Part of that vision includes branching beyond pure drag racing and incorporating more elements of closed course and endurance competition into future events.
“I’m talking with Dustin Farthing about trying to become a regional director down here in Florida for some closed course racing because we really don’t have anything down here,” he explained. “That’s my goal.”
Even before those larger plans take shape, this weekend’s event already reflects that shift. Tew has added new drag slalom classes designed to blend straight-line acceleration with closed course elements — riders launching off the traditional drag tree before splitting into lanes, weaving through buoy sections and racing back for a photo finish.
“I’m trying to get more of the rec guys involved,” he said.
He has also introduced a junior class for riders ages 13 to 16 — something Tew says may ultimately prove more meaningful to him than any top-speed number posted this weekend.
“I personally say the junior class is what I’m most excited about,” he said. “Even though it’s only five or six kids, it’s the start of something. I like the fast stuff, but I think watching the kids get involved is gonna be the big one for me.”
That focus on youth riders is intentional — and connected directly to Tew’s broader goal of expanding who shows up on both sides of the ropes.

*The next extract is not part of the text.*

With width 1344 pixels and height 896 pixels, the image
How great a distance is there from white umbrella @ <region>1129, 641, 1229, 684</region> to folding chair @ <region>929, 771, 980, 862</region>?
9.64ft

“I don’t think the spectators will be the same, and that’s my goal,” he said. “I want to bring in a different crowd, some new faces.”

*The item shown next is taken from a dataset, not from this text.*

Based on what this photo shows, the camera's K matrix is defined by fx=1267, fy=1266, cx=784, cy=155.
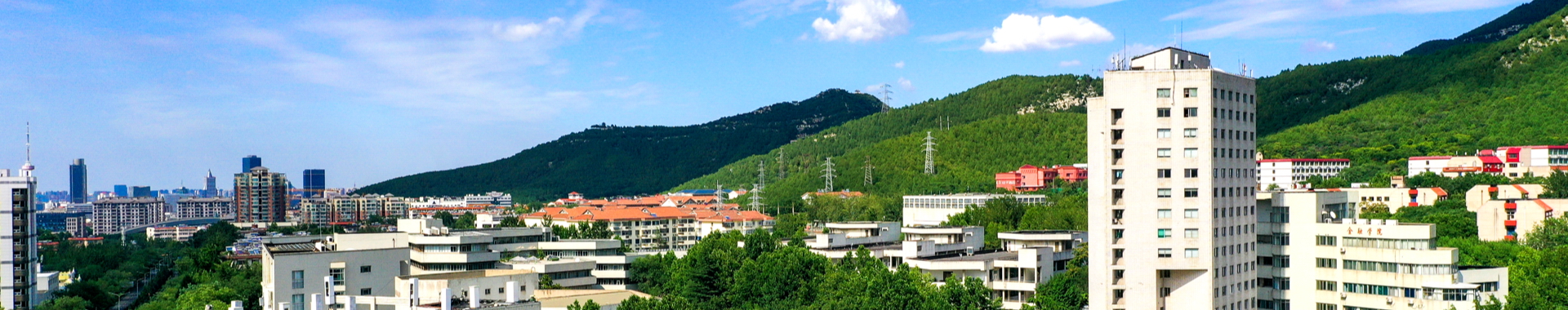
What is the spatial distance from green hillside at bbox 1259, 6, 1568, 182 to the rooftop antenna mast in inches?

Longtime HydroDrags fans remain a vital part of the culture, he emphasized, but the sport has to keep evolving into something more family-friendly and accessible if it hopes to keep growing. And for newcomers walking into Sunset Cove for the first time, he believes the experience makes its own argument.

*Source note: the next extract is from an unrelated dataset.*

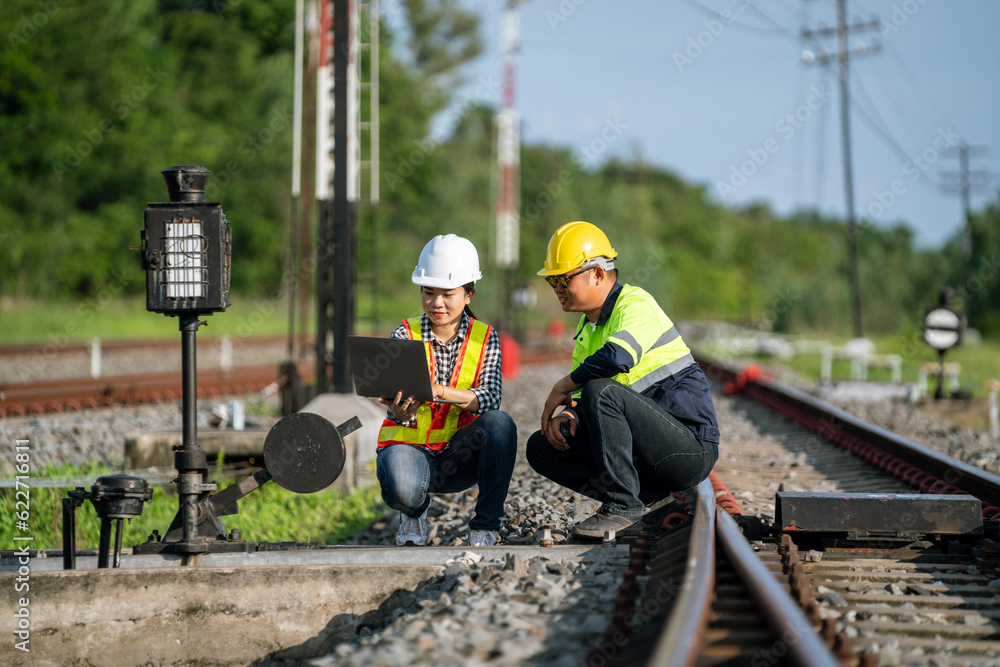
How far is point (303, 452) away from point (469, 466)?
816mm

“It’s a different experience — the speed, smelling the race fuel, your eyes burning,” he said. “It’s totally different.”
Part of that spectacle comes from Speed Alley, HydroDrags’ top-speed competition, where riders make individual passes across the full length of the lake chasing maximum speed numbers — a format that surprises first-timers expecting a traditional standing-start drag race.
“The riders go out one at a time and they have the whole lake,” Tew explained. “There’s no way to hit those numbers in an eighth-mile.”
While traditional HydroDrags racing launches riders from a dead stop to speeds approaching 120 mph in just 660 feet, Speed Alley setups are built entirely differently.
“Those turbos don’t even spool up until 80 miles an hour,” he said. “They need the whole lake to make a real pass.”
That need for calm, controlled conditions is also why HydroDrags continues returning to Sunset Cove Amphitheater in Boca Raton.
“You can’t take our sport on the ocean,” Tew said. “At these speeds, you want the safest water conditions — flat water — and that’s what I look for in a venue.”
The venue’s enclosed setup also allows HydroDrags to operate differently from many traditional racing events.
“A lot of the closed course and endurance guys, they make their money off the racers,” he explained. “I’m completely opposite. I don’t make my money off the racers — I make it off the spectators.”
And while the atmosphere may still feel raw and grassroots from the shoreline, the technology powering the sport continues escalating rapidly.
“The speeds now — who knew even five years ago?” Tew said. “It’s not just the turbo stuff either. Other classes are finding tricks. A stock supercharger can go 100 miles an hour now. Every race, there are records getting beat.”
But Tew believes the long-term health of HydroDrags depends less on the fastest skis in the pits and more on creating affordable entry points before the costs price out the next generation entirely.
“Right now, what about my juniors?” he asked. “What class are they gonna go to when they graduate? Their parents are gonna have to spend $10,000 just to bump them up, and then you lose them.”
That’s why he sees recreational classes and accessible racing categories as critical to the sport’s survival — not a concession, but a foundation.
“Yes, 80 miles an hour is boring for some people,” he said. “But it helps all of us in the long run.”